[Tasks to perform]
A. In the rainfall time series text, what resolution does the NCEP/NCAR reanalysis dataset have?
B. Repeat the part of the rainfall time series text between "binder binder" and "the Iris package.", inclusive.

[Text block]
********

Concatenating a gridded rainfall reanalysis dataset into a time series#

General Preprocessing Standard Python

license render review

binder binder

RoHub doi

Context#

Purpose#

To load and extract a region of interest from a gridded rainfall reanalysis dataset, and concatenate into a time series using the Iris package.

Preprocessing description#

Time series data allows us to carry out a wide range of analyses including but not limited to trend, seasonality, anomaly detection and causality. As most of the climatological datasets are gridded, we provide a general tool to preprocess them into time series. The example global dataset from NCEP/NCAR reanalysis has a fairly low resolution (T62 Gaussian grid or approximately 1.9 * 1.9 degrees lat/long) which allows easy execution. It is openly available with a variety of atmospheric variables at near surface levels in daily and monthly frequencies as well as long-term monthly mean in NetCDF format, which is described in and can be obtained from the NOAA Physical Sciences Laboratory.

********

[Stored data]
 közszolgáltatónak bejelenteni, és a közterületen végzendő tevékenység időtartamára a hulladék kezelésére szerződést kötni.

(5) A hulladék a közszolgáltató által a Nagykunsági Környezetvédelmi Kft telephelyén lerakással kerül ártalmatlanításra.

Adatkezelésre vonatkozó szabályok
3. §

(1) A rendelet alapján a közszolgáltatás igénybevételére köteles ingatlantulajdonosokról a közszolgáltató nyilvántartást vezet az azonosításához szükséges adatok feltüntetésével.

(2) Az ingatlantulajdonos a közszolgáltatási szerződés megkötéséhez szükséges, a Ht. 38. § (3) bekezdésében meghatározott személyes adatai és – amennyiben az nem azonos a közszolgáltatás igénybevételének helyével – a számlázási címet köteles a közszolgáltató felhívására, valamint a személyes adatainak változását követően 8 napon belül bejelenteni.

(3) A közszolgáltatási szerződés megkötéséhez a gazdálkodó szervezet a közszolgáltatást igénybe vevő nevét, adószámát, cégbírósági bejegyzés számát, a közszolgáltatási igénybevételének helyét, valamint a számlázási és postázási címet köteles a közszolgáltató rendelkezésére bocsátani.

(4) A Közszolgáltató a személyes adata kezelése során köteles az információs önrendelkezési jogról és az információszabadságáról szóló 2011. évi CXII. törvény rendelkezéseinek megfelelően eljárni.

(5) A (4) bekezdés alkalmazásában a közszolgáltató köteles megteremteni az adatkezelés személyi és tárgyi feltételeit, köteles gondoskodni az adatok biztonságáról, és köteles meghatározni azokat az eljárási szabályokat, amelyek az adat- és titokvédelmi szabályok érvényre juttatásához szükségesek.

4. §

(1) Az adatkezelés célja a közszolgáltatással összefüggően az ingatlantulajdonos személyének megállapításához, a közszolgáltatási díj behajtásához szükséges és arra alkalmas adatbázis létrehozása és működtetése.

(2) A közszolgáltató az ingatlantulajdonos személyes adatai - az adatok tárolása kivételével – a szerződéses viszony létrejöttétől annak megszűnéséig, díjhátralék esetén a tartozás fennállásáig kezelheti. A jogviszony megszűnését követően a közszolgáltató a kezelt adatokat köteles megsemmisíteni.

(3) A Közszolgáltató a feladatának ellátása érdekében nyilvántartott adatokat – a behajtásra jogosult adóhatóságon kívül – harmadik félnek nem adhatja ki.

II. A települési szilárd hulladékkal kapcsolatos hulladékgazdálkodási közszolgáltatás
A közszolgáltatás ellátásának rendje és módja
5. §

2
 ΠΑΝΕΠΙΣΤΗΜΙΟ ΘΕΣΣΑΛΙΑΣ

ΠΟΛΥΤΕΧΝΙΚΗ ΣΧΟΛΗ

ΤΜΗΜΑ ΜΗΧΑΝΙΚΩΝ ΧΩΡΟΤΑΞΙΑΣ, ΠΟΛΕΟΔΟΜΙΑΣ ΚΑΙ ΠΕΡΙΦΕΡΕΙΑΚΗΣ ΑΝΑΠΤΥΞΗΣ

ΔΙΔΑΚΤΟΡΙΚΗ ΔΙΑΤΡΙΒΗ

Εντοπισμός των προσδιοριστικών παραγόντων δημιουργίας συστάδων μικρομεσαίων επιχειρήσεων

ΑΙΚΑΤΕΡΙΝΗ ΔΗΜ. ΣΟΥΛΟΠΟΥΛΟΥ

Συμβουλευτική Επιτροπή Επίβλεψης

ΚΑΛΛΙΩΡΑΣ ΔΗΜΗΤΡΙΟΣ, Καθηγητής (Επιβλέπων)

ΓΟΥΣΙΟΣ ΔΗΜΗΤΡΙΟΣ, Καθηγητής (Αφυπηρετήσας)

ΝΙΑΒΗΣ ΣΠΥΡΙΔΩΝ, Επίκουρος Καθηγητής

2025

********

[Responses by task]
A. A T62 Gaussian grid, approximately 1.9 * 1.9 degrees lat/long.

B.
binder binder

RoHub doi

Context#

Purpose#

To load and extract a region of interest from a gridded rainfall reanalysis dataset, and concatenate into a time series using the Iris package.